Mike Fish’s job is all about change.
The manager of technology services for Phoenix-based Salt River Project (SRP) is tasked with implementing a revolutionary process for one of the most progressive public power utilities in the country. Specifically, Fish is working to integrate data from SRP’s smart meters (140,000 and counting) into the utility’s back-office processes—particularly customer service and billing.
In this effort, Fish and his colleagues at SRP have learned many things about the promise of smart-grid technology, but one lesson stands out: “It won’t work the way anybody tells you,” Fish says. “There is both real promise and hype. The devil is in the details, and you have to figure out for yourself how it really works in your own system.”
In practical terms, this means utilities will encounter unique challenges when integrating smart-grid data into their back-office processes, such as customer information systems (CIS), outage-management systems (OMS), network operations, and asset management in general. Utilities will need to retool those processes to various degrees, depending on the age and capabilities of their systems, and the type of middleware they put in place to manage the flood of new data. And because the smart grid itself is an evolving concept, its technical structure likely will change over time—requiring software, processes, and strategies to be adaptive and flexible.
“The smart grid is very much in its infancy,” Fish says. “What type of information you will get from it, how you will get it and how you will use it are questions that are still in discussion. But the only way to answer those questions is to figure out where you want to go and start deploying systems. You have to get your feet wet.”
The smart-grid vision is evolving quickly as utilities explore and experiment with the possibilities of various technologies. What began for many companies as an effort to reduce metering costs and implement time-of-use (TOU) rates for more customer classes is growing into an honest-to-goodness transformation for the utility industry.
“The call centers of the past were just call takers,” says Joseph Thomas, associate vice president and general manager of client fulfillment at United Illuminating in New Haven, Conn. “Now they have more information to do analytics, and they are becoming advisers and consultants to the customer.
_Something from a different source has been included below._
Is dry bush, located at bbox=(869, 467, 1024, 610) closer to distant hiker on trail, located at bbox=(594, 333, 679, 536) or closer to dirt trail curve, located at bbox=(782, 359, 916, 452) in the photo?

It is a significant transformation for the utility.”
The nature of that transformation is difficult to predict, however, because utilities still are learning about the potential applications of smart-grid systems. “As you deploy these systems and get more familiar with the data they gather, you come up with new ideas and processes that can use the information,” Thomas says. “It’s an evolving process, and is part of a strategy for moving forward.”
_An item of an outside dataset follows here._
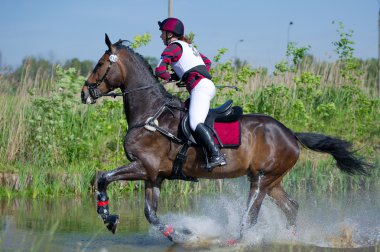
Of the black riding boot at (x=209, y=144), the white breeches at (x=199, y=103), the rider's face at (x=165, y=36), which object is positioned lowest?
the black riding boot at (x=209, y=144)

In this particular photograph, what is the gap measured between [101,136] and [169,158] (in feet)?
19.6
The obvious applications, after time-of-use billing and demand-responsive pricing, include remote connect/disconnect functions, visibility into outages, power-restoration capabilities, and more efficient asset-management and work processes (see “Workforce Automation: Where Rubber Meets Road,” p. 68). All these applications theoretically are possible using today’s smart meters and distribution-automation technology. But making them all happen within a utility’s existing back-office infrastructure is another matter altogether.
“If the CIS doesn’t play well with others, you have to build a new integration platform to plug into the new data source,” says Greg Taylor, a senior manager with Black & Veatch Corp., working on Hydro One’s AMI project in Ontario. “The system mirrors the process. You really have to put on your thinking cap, and go through all the processes to see what the changes mean to the system.”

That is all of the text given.